“欸,你们看,那是不是个瞎子啊?”
“多大人了还要人家女生牵着,走路都能撞到人,大过年的,真倒霉。”
“我要是他就主动分手,残障人士就不要谈恋爱了好吗,拖累人那么好一女孩。”
尖锐刺耳的讽刺灌入耳中,少年闭了闭眼,脊背挺得笔直,薄唇紧抿,漆黑的瞳仁里阴戾冰冷。
似在死死地压制着什么。
一想好脾气地叶芝婳听了,却忍不住了。
紧紧牵着少年的手,一转身堵住了那几个嘴碎大妈的去路。
“残障人士怎么了?可比某些心理残疾的人好多了,嘴闲就去舔马桶,别在这叭啦叭啦的,晦气!”
“嘿,你这小丫头……”
几个大妈被怼得哑口无言。
撸起袖子就要教训她。
却被她那恶狠狠的眼神瞪得心里发毛:“道歉。”
小东西连生气的样子都像一只小奶猫,奶凶奶凶的,祁慕白快笑死了,按捺住内心的愉悦,摁住她手:“算了。

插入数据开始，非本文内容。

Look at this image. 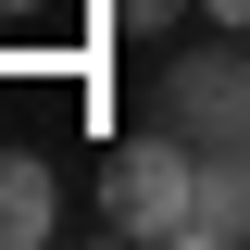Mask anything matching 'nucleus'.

”
这要是放在以前敢有人这么说他,第二天必定断胳膊少腿。
可现在,他唯独不想连累她。
“不能就这么算了!”
叶芝婳皱了下眉,手腕就被拽住,祁慕白拉住她就走,笑得快喘不过气。
她迷惑:“你笑什么?”
该不会脑子也撞傻了吧?
她过去谈了个傻子男朋友?
“你男朋友以前黑白通吃,是地下赌场的领头人,拆散你和你前任,还把你异性朋友揍到半身不遂,所以姐姐,你现在还要报仇吗?”